### Document passage

[yt-dev] Interacting with data in yt 3.0 (was Field units from code to code)

Matthew Turk matthewturk at gmail.com
Mon Apr 2 10:47:26 PDT 2012


Hi Casey,

On Mon, Apr 2, 2012 at 1:01 PM, Casey W. Stark <caseywstark at gmail.com> wrote:
> I think I forgot to reply -- Tuesday works for me and Wednesday is good
> before 11 or after 12:30 Pacific.
>
> We can sort this out during the hangout, but which issue are we focusing on?
> Is this more for the units system, renaming fields in the 3.0 branch, or the
> dataset change? (or maybe something else that was mentioned, there were a
> lot)

How about 1:00PM pacific on Wednesday?  And I was thinking we'd work
in yt-refactor and change up the fields.

-Matt

>
> Best,
> Casey
>
>
> On Fri, Mar 30, 2012 at 12:59 PM, Matthew Turk <matthewturk at gmail.com>
> wrote:
>>
>> On Fri, Mar 30, 2012 at 1:22 PM, Nathan Goldbaum <goldbaum at ucolick.org>
>> wrote:
>> >> 1) Get rid of accessing parameters with an implicit __getitem__ on the
>> >> parameter file (i.e., pf["SomethingThatOnlyExistsInOneCode"]).  I'm
>> >> +10 on this.
>> >> 2) Move units into the .units object (I'm mostly with Casey on this,
>> >> but I think it should be a part of the field_info object)
>> >> 3) Have things like current_time, domain_dimensions and so on move
>> >> into basic_info and make them dict objects.
>> >>
>> >> I think of those, I'm in favor of one and two, but somewhat opposed to
>> >> #3.  Right now we have these attributes mandated for subclasses of
>> >> StaticOutput:
>> >
>> > I'd say #3 is the least important.  I'd be fine with the dataset object
>> > having some non-dict attributes that describe the nature of the dataset
>> > rather than storing them all in a basic_info dict.  One thing to think
>> > about: if we want to support pure-particle datasets, then we should drop the
>> > notion of  refine_by as a basic dataset attribute.

######
### Dataset content

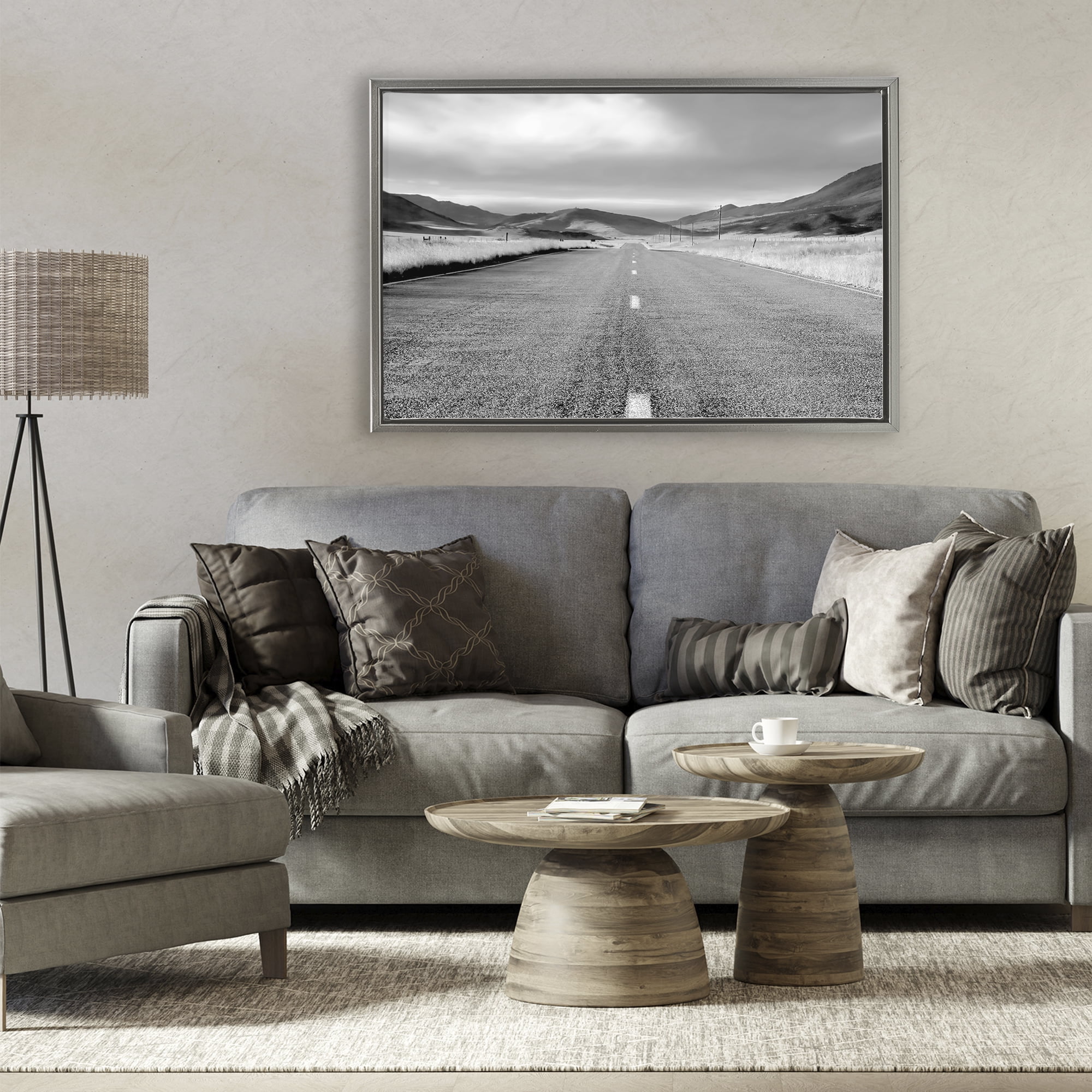 Stupell Industries Open Road Through Rolling Hills Gray Framed Floater Canvas Wall Art, design by Steve Toole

######

Using the information:
- 1) Repeat the part of the yt-dev thread that begins at "On Mon, Apr" and stops after "we focusing on?", word for word.
- 2) In the yt-dev thread, what day and time does Matt propose for the hangout?

Task results:
- 1)
On Mon, Apr 2, 2012 at 1:01 PM, Casey W. Stark <caseywstark at gmail.com> wrote:
> I think I forgot to reply -- Tuesday works for me and Wednesday is good
> before 11 or after 12:30 Pacific.
>
> We can sort this out during the hangout, but which issue are we focusing on?

- 2) 1:00 PM Pacific on Wednesday.